Coinbase passe à l’offensive sur le « debanking »

Créé le

19.02.2025

-

Mis à jour le

21.02.2025

L’opérateur veut moins de barrières réglementaires.

Dans une lettre adressée à la Réserve fédérale, la Federal Deposit Insurance Corporation (FDIC) et l’Office of the Comptroller of the Currency (OCC), la plateforme d’échange de cryptomonnaies Coinbase a exhorté les régulateurs bancaires à lever les barrières réglementaires limitant l’accès des entreprises crypto aux services bancaires traditionnels.

Ce phénomène appelé le « debanking » est devenu le cheval de bataille des sociétés de cryptomonnaies.

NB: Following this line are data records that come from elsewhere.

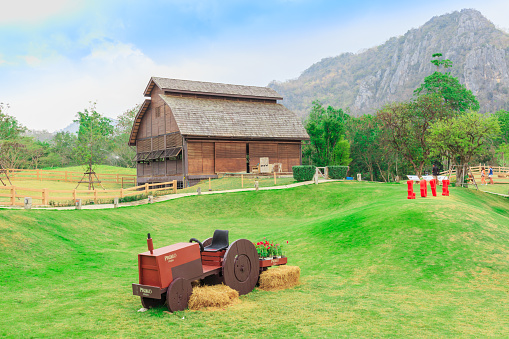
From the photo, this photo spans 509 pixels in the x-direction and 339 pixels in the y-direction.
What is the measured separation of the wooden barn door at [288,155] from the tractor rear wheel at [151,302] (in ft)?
111

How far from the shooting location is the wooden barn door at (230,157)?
1506 inches

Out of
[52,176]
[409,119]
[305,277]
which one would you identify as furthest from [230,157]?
[305,277]

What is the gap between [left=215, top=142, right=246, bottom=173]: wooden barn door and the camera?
3825 cm

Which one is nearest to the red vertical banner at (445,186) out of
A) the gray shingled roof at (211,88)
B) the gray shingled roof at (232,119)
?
the gray shingled roof at (232,119)

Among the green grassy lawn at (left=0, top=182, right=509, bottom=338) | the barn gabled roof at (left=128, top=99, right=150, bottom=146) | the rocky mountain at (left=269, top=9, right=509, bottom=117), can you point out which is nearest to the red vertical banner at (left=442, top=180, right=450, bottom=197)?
the green grassy lawn at (left=0, top=182, right=509, bottom=338)

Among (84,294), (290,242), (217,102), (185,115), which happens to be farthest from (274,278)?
(217,102)

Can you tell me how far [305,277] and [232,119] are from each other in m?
29.3

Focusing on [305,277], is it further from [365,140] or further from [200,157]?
[365,140]

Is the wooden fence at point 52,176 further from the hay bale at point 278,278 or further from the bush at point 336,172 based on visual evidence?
the hay bale at point 278,278

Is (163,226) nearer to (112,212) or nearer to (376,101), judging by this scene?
(112,212)

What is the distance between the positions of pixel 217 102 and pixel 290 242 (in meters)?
27.6

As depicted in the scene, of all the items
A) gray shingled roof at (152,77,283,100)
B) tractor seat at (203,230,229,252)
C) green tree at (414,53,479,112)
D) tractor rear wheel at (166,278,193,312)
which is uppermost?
green tree at (414,53,479,112)

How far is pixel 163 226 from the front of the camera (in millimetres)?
21594

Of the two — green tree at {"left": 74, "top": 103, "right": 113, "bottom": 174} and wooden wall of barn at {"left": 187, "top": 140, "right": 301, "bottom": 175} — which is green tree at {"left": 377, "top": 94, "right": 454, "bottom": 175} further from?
green tree at {"left": 74, "top": 103, "right": 113, "bottom": 174}
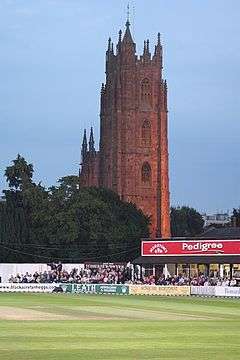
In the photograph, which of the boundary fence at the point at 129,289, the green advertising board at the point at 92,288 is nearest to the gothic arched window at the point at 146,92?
the boundary fence at the point at 129,289

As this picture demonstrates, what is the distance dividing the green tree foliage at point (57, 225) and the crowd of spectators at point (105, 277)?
19493 millimetres

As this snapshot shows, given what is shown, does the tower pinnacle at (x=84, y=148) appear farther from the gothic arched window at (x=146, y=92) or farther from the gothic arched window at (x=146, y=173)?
the gothic arched window at (x=146, y=92)

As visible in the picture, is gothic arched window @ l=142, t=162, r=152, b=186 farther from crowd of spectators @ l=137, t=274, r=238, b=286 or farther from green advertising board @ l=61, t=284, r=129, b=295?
green advertising board @ l=61, t=284, r=129, b=295

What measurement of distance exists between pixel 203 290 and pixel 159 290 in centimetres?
347

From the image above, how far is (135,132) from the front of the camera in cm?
17400

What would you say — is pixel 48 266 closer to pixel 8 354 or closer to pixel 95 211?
pixel 95 211

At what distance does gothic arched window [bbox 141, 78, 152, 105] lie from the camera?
576ft

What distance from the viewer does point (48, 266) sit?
91.1 metres

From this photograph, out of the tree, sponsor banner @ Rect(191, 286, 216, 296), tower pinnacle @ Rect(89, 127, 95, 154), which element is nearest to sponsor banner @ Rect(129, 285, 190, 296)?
sponsor banner @ Rect(191, 286, 216, 296)

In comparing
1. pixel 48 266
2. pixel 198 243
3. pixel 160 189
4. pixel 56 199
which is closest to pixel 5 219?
pixel 56 199

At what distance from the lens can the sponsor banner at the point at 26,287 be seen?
251 feet

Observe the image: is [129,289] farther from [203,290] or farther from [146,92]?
[146,92]

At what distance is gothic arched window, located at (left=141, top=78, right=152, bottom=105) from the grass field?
132m

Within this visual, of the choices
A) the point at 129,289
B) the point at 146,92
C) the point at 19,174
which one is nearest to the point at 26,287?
the point at 129,289
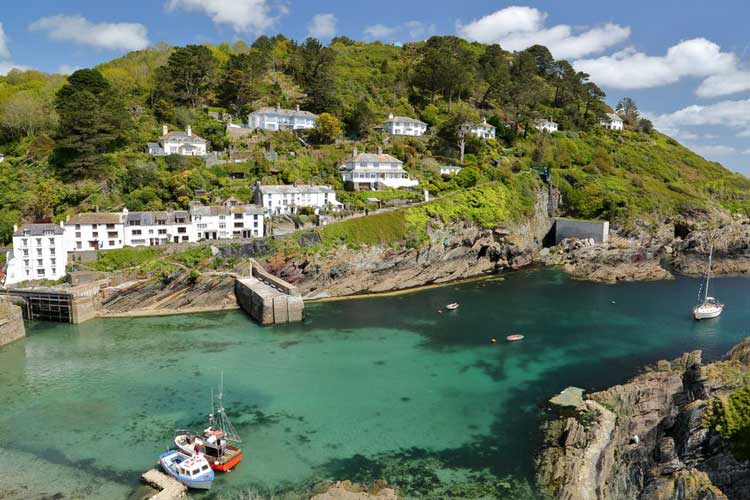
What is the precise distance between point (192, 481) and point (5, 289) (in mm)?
32080

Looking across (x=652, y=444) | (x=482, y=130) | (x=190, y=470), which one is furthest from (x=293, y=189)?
(x=652, y=444)

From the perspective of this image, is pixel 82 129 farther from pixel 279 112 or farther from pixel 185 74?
pixel 279 112

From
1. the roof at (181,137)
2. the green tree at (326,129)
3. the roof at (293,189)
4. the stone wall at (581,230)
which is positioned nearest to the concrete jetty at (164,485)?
the roof at (293,189)

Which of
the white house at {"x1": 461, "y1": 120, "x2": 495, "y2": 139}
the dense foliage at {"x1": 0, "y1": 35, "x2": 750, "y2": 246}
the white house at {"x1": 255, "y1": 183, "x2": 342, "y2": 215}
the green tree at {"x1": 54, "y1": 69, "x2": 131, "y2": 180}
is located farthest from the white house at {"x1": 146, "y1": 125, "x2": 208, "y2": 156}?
the white house at {"x1": 461, "y1": 120, "x2": 495, "y2": 139}

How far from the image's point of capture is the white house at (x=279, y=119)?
69.9m

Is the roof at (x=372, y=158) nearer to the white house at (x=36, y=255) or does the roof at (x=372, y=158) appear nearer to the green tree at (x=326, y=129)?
the green tree at (x=326, y=129)

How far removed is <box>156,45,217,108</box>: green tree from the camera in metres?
72.2

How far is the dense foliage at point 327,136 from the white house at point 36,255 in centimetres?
707

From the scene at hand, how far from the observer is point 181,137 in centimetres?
6088

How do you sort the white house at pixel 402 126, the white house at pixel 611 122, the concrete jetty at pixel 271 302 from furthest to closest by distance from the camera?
the white house at pixel 611 122 < the white house at pixel 402 126 < the concrete jetty at pixel 271 302

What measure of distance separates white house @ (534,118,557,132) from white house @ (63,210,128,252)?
2586 inches

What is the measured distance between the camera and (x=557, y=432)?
22.9 meters

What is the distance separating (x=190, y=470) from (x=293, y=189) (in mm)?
37508

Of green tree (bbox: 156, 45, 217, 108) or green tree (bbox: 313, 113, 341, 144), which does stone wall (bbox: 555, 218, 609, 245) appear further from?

L’objectif : permettre aux banques de fournir des services de garde et d’exécution de crypto, en direct ou via des prestataires tiers établis tels que Coinbase, mais aussi autoriser les partenariats avec le secteur crypto. « Nous pensons que des règles claires et durables, établies par des voies démocratiques appropriées, bénéficieront à toutes les parties prenantes – des banques traditionnelles aux sociétés de cryptomonnaies – et surtout aux consommateurs que nous servons », a argué Faryar Shirzad, responsable des politiques de la plateforme.

Cette initiative est intervenue la veille d’une audience du Congrès américain sur le « debanking » au cours de laquelle Paul Grewal, directeur juridique de Coinbase, a témoigné devant la Commission des services financiers de la Chambre des représentants. Il y a dénoncé les fermetures ou des refus de comptes bancaires pour des acteurs crypto, des services restreints notamment pour les paiements, les prêts ou les virements électroniques, et plus largement des pressions réglementaires des agences décourageant les banques de travailler avec des entreprises de cryptomonnaies.

Coinbase fait entendre sa voix alors qu’elle occupe une place grandissante dans les services financiers aux États-Unis. « Si vous considérez Coinbase comme une banque, nous détenons désormais environ 420 milliards de dollars d’actifs pour nos clients, ce qui ferait de nous la 21e plus grande banque des États-Unis en termes d’actifs totaux. Et ce chiffre continue de croître », a déclaré son P-DG, Brian Armstrong.